Image-caption web data

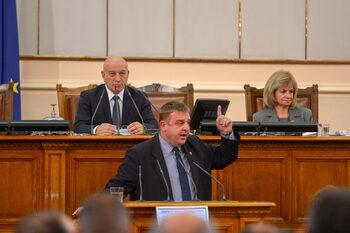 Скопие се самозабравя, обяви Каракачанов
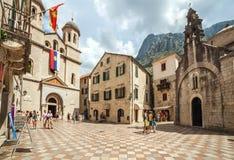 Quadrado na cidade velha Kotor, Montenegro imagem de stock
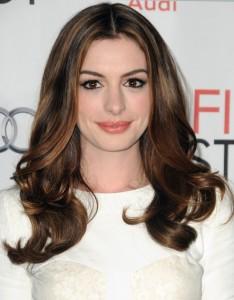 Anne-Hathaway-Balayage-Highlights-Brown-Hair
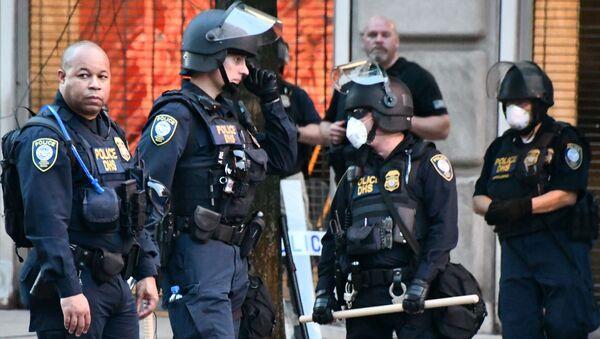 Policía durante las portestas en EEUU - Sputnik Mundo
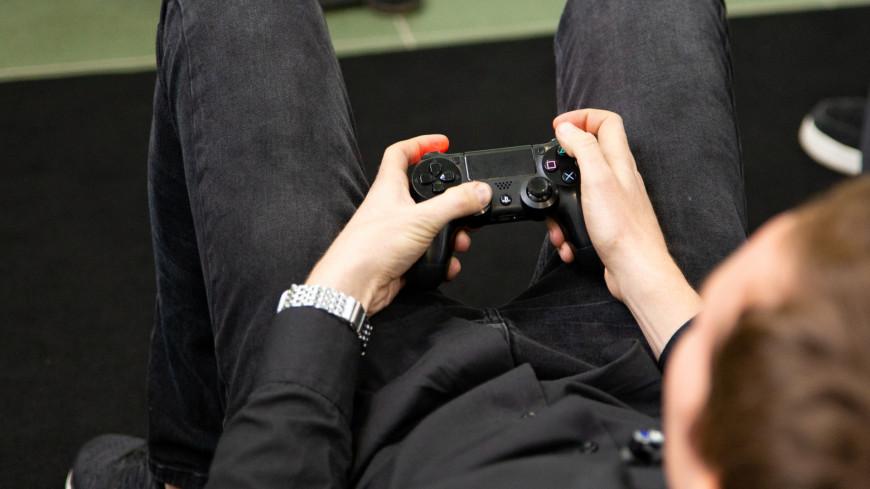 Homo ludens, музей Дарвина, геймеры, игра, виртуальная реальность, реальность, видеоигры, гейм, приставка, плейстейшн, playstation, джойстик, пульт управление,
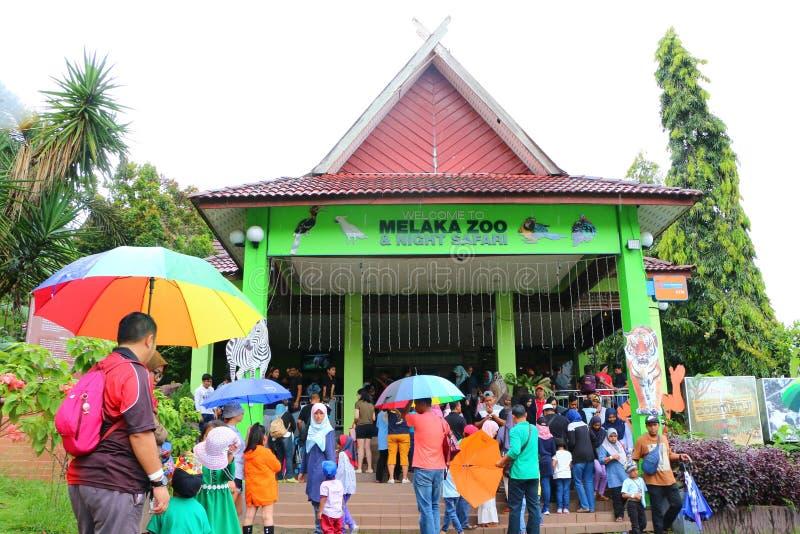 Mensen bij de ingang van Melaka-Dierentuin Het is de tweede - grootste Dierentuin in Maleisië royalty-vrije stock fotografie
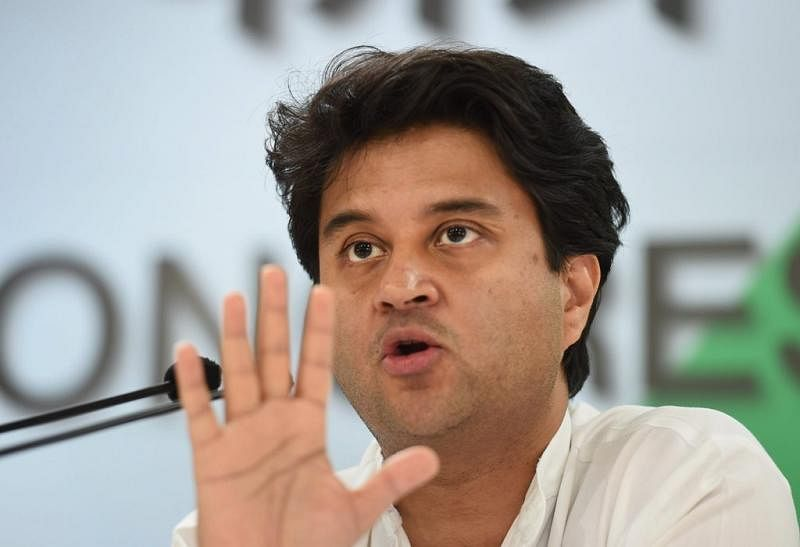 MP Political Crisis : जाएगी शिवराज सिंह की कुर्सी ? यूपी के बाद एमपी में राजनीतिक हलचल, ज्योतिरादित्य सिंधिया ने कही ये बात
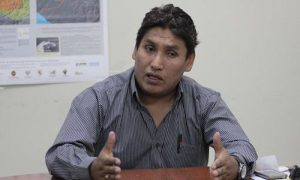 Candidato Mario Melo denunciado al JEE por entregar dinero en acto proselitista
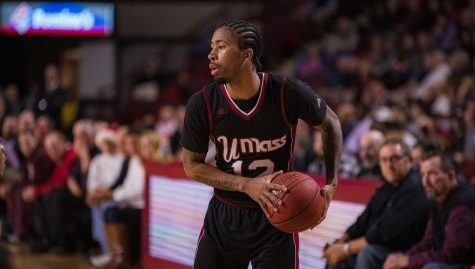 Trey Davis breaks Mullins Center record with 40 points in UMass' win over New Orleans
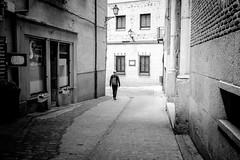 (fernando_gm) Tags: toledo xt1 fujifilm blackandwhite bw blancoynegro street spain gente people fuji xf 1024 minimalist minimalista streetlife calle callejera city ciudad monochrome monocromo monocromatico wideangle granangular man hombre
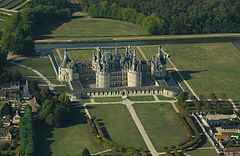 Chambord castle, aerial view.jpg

[What the task requires]: Write the records out again in full, exactly, and skip every picture.

[Response area]:
 Скопие се самозабравя, обяви Каракачанов
 Quadrado na cidade velha Kotor, Montenegro imagem de stock
 Anne-Hathaway-Balayage-Highlights-Brown-Hair
 Policía durante las portestas en EEUU - Sputnik Mundo
 Homo ludens, музей Дарвина, геймеры, игра, виртуальная реальность, реальность, видеоигры, гейм, приставка, плейстейшн, playstation, джойстик, пульт управление,
 Mensen bij de ingang van Melaka-Dierentuin Het is de tweede - grootste Dierentuin in Maleisië royalty-vrije stock fotografie
 MP Political Crisis : जाएगी शिवराज सिंह की कुर्सी ? यूपी के बाद एमपी में राजनीतिक हलचल, ज्योतिरादित्य सिंधिया ने कही ये बात
 Candidato Mario Melo denunciado al JEE por entregar dinero en acto proselitista
 Trey Davis breaks Mullins Center record with 40 points in UMass' win over New Orleans
 (fernando_gm) Tags: toledo xt1 fujifilm blackandwhite bw blancoynegro street spain gente people fuji xf 1024 minimalist minimalista streetlife calle callejera city ciudad monochrome monocromo monocromatico wideangle granangular man hombre
 Chambord castle, aerial view.jpg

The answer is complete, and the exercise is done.